Failures usually fall into one of three buckets: the input is in an unsupported format, the input is over the size cap, or the input is structurally malformed (a truncated download, a partial export, or a stream the engine does not recognise). The first two are easy to confirm — check that your file is one of TIFF and that it is below 200 MB. For the third, opening the file in its native viewer first is the fastest way to confirm the source is intact.
What input formats are supported by TIFF to PDF Converter?
TIFF to PDF Converter accepts TIFF. If your input is in a format that is not directly supported, convert it first using one of Favtoo's converter tools — every Favtoo converter outputs a file that is a clean input to the next tool in the chain.
Is there a programmatic version of TIFF to PDF Converter?
TIFF to PDF Converter is a browser-only tool by design and does not expose a hosted API. The reason is the same as the privacy story: there is no Favtoo backend doing the work, so there is no service to call. If you need to script the same transformation, the underlying engine (the open-source pdf-lib JavaScript library) is open-source and can be used directly from your own code.
Is there a desktop version of TIFF to PDF Converter?
No installation is needed. TIFF to PDF Converter runs as a normal web page, with no browser extension, no native helper, and no separate desktop client to download.

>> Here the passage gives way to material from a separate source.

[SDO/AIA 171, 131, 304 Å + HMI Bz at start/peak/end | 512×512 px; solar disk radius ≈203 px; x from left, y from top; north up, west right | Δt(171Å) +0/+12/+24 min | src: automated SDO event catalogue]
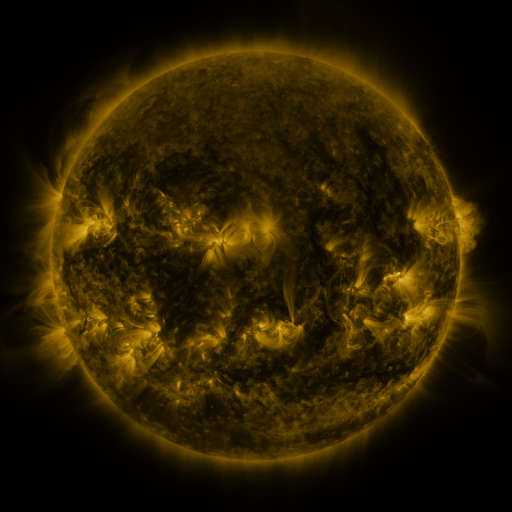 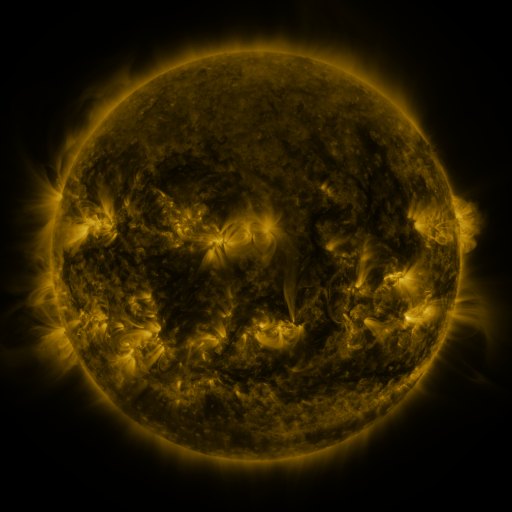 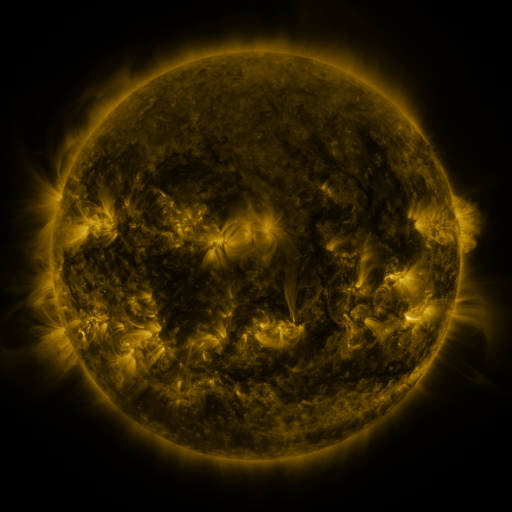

That is partly a privacy choice — extensions can request broad permissions, while a regular page is sandboxed by default — and partly a convenience one: you can use TIFF to PDF Converter on any computer you have temporary access to without leaving anything installed on it.
Does TIFF to PDF Converter work in Safari, Firefox, Chrome and Edge?
TIFF to PDF Converter works in any modern browser released in the last few years — Chrome, Edge, Firefox, Safari, Brave, Arc and the major Chromium derivatives are all supported. The underlying engine relies on widely-supported web APIs, so there is nothing exotic to install. If you are on a very old browser version and the tool fails to load, updating to the latest release of your preferred browser is the only fix needed.
How many times per day can I use TIFF to PDF Converter?
Inputs are capped at 200 MB per file, which keeps memory usage stable across phones, tablets and older laptops. You can run TIFF to PDF Converter as often as you need; every run produces a full-quality result.
Does Favtoo keep a copy of files I process with TIFF to PDF Converter?
Favtoo keeps no copy of your file because Favtoo never receives your file. TIFF to PDF Converter runs entirely in your browser, the input is held only in your tab's memory, and closing the tab discards it. There is no opt-in cloud history, no "recent jobs" panel synced to an account, and no server-side retention to configure — the architecture simply has nowhere for your file to be stored.
Does TIFF to PDF Converter ask for any browser permissions?
TIFF to PDF Converter only needs the standard web platform — file picker access for the inputs you choose to load, and optionally clipboard access if you copy the result rather than downloading it. There is no microphone, camera, geolocation or background-permission request, because none of those are needed for the work the tool does.